This is not a future problem; it is a present problem. Beyond a certain throughput, bugs appear not because reviewers are careless, but because the volume of output exceeds what human attention can meaningfully inspect. And the models that perform a significant share of review are themselves nondeterministic, so they miss many things. A codebase becomes not something you know works, but something you believe will work, and you can no longer state that probability precisely.
Concretely, this produces situations such as a race condition that passes the test suite nine times out of ten, a feature that works perfectly in staging but fails under an unexpected prompt distribution, or a migration that quietly corrupts one row in ten thousand and is discovered only three weeks later. A recent joint study by Proximal and Modular on testing frontier coding agents documented these failure patterns (https://www.modular.com/blog/how-frontier-coding-agents-built-a-video-diffusion-pipeline-on-max). The author says he has seen the same phenomenon in code written by his own multi-agent system. These failure modes usually look less like dramatic collapse and more like slow, quiet degradation. Generation increases, review quality falls, hidden defects accumulate, and trust in the system quietly erodes until a customer, an auditor, or a production incident brings the problem to the surface. By then, the technical debt is already deep.

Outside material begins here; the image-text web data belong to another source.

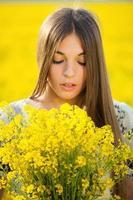 mujer joven, con, un, ramo, de, amarillo, flores silvestres foto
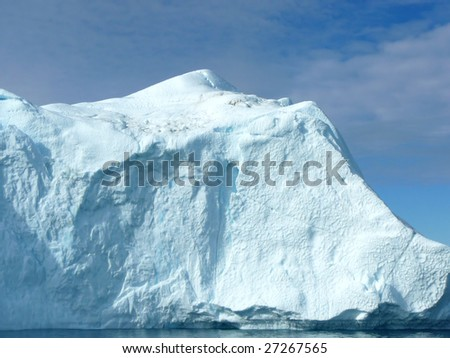 Large iceberg in the sunshine, Greenland coast - stock photo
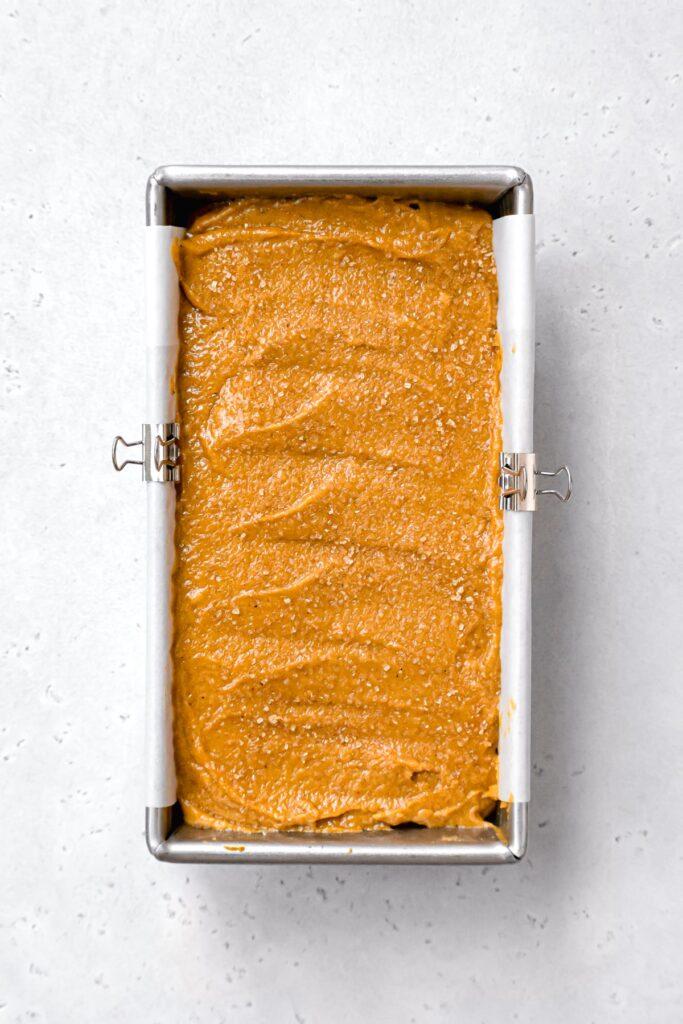 pumpkin bread batter with turbinado sugar on top in metal loaf pan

The uncomfortable truth is that we do not yet have the right tools for this problem. Culture can help: smaller merges, stricter gates, ruthless skepticism toward polished outputs, visibility, and rollback discipline all matter. But culture does not scale beyond a certain team size, and our current systems for evaluating probabilistic code are primitive compared with what we need. The author hopes someone builds the right tools for this problem, and says whoever does will define the operating system of serious software development for the next decade. The new CI/CD is not yet a tool. For now, it is a culture of ruthless skepticism and an honest admission that we are building its replacement in real time.
6. Different Speeds Across Industries
The transition from deterministic engineering to probabilistic engineering will not happen uniformly. Technology diffusion takes time, legal and regulatory frameworks always lag behind technical progress, and this shift will be stratified by industry and risk profile. Anyone deciding how to build must understand that stratification.
The deterministic layer includes highly regulated, high-risk areas such as avionics, medical devices, financial trading infrastructure, nuclear control systems, and the core of payment networks. These areas will remain deeply deterministic for a long time, and they should. In a fly-by-wire system, the cost of a quiet correctness error is not a customer complaint; it is life. These areas will adopt agent assistance carefully, behind formal verification, extensive simulation, and deliberately slow human approval. This is not a failure of imagination. It is the correct reading of what the risk requires.
The probabilistic layer includes consumer software, internal tools, marketing systems, most SaaS, most content infrastructure, and most experimental or early-stage product work. Probabilistic engineering is already active here and will accelerate quickly. The cost of a bug is rollback, apology, and a hotfix. In exchange, teams in this layer get an iteration speed that the deterministic world cannot structurally match. A probabilistic team willing to ship, measure, and fix can learn an order of magnitude more per quarter than deterministic competitors.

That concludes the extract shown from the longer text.